1. Vitamina D: el “sol” que da fuerza y ánimo
Aunque a veces pasa desapercibida, la vitamina D es esencial, sobre todo en la tercera edad. Esta mujer comenzó a tomarla cuando notó que se sentía más cansada y que sus huesos parecían resentirse incluso con pequeños esfuerzos. Su médico le explicó que, con la edad, el cuerpo pierde la capacidad de producir suficiente vitamina D a través del sol, y eso afecta directamente la fuerza muscular y la densidad ósea.
Desde entonces, no ha faltado en su rutina diaria. Ella misma asegura que, después de unos meses de tomarla, sintió una mejora notable: menos dolores, más energía y hasta un mejor estado de ánimo. Y no es casualidad, ya que esta vitamina también influye en la producción de serotonina, la llamada “hormona de la felicidad”.
Además de los suplementos, trata de salir a caminar todas las mañanas, incluso cuando hace algo de frío. Dice que unos 15 o 20 minutos de sol temprano hacen maravillas, no solo para el cuerpo, sino también para el alma.
2. Vitamina B12: claridad mental y energía para el día a día
A medida que pasan los años, el cuerpo pierde la capacidad de absorber bien la vitamina B12, y esa deficiencia puede causar cansancio, debilidad e incluso problemas de memoria. Esta mujer lo descubrió cuando empezó a sentirse más lenta mentalmente, olvidando pequeños detalles que antes no se le escapaban.

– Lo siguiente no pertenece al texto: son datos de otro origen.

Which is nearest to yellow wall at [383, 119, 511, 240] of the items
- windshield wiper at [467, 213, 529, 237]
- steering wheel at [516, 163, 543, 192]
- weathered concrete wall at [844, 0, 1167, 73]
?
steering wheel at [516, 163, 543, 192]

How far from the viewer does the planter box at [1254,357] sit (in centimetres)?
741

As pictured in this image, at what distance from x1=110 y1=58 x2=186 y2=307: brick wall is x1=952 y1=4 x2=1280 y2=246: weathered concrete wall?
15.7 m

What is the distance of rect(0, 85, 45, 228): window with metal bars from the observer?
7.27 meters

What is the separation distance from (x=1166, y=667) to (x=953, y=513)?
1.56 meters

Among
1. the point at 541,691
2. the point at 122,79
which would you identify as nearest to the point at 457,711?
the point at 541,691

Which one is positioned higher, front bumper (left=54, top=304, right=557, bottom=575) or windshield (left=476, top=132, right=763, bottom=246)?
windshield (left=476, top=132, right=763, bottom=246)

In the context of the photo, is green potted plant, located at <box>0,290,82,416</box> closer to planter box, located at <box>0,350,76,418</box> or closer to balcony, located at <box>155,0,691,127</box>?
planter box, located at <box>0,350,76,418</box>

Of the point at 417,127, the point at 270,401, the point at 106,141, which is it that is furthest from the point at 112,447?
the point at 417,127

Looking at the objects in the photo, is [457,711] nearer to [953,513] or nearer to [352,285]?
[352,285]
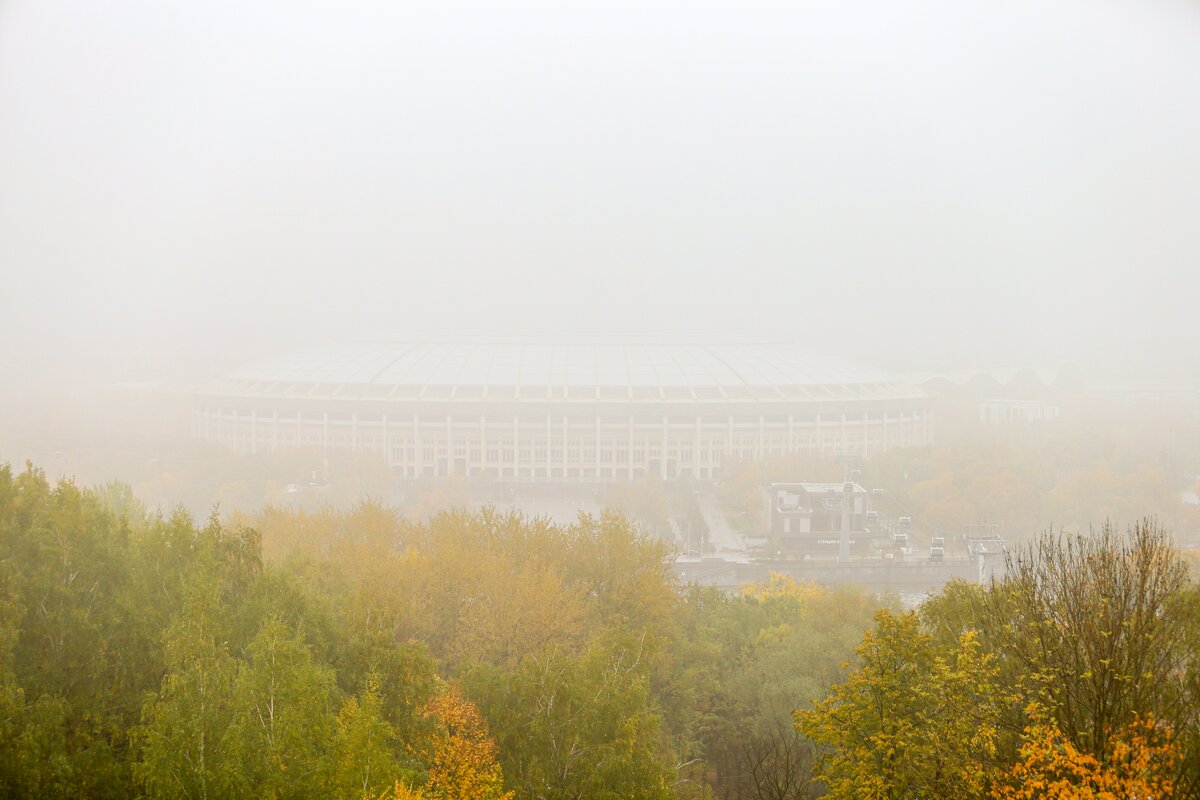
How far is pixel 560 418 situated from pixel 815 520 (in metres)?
12.6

Tras una evaluación médica, comenzó a tomar un suplemento de B12, y los resultados fueron notables. Recuperó su claridad mental, su energía aumentó y volvió a disfrutar de actividades que había dejado por sentirse agotada.
La B12 es vital para mantener en buen estado el sistema nervioso y ayudar en la producción de glóbulos rojos. Ella cuenta que, junto a la vitamina D, fue una de las mejores decisiones que tomó para su salud, porque siente que su mente está tan despierta como cuando tenía 50 años.

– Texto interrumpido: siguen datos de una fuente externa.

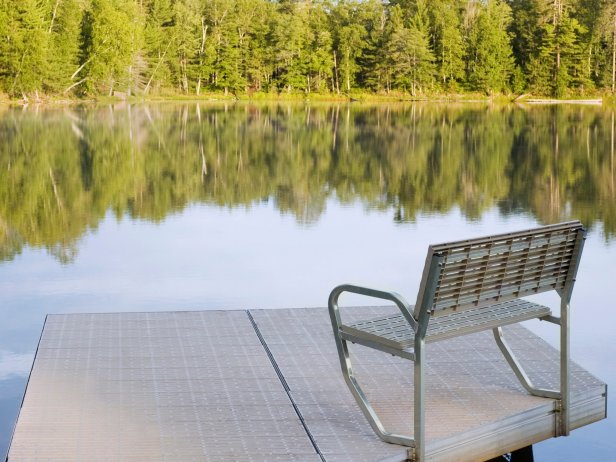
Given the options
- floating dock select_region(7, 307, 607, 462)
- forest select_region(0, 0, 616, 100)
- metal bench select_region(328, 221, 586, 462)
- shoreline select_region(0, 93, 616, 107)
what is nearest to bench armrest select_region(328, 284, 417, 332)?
metal bench select_region(328, 221, 586, 462)

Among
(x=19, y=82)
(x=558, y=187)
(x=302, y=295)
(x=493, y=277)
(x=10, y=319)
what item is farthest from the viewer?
(x=19, y=82)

3. Vitamina C: el escudo natural del cuerpo
La vitamina C es una vieja conocida, pero ella asegura que no falta nunca en su dieta. A diario toma su dosis en forma de suplemento, aunque también procura consumir frutas ricas en esta vitamina, como naranjas, guayabas, fresas y kiwi.
Según explica, más allá de reforzar el sistema inmunológico, la vitamina C la ayuda a mantener la piel más firme y luminosa. A los 87 años, no tiene la piel de una veinteañera, pero sí un cutis saludable y bien cuidado. “No se trata de borrar las arrugas, sino de sentirte bien en tu propia piel”, dice entre risas.
También comenta que desde que la toma de manera regular, las gripes y resfriados prácticamente desaparecieron. Y eso no es poca cosa, porque a su edad el sistema inmunitario suele volverse más débil. Su secreto es sencillo: constancia. Todos los días, sin excusas, toma su vitamina C como parte de su desayuno.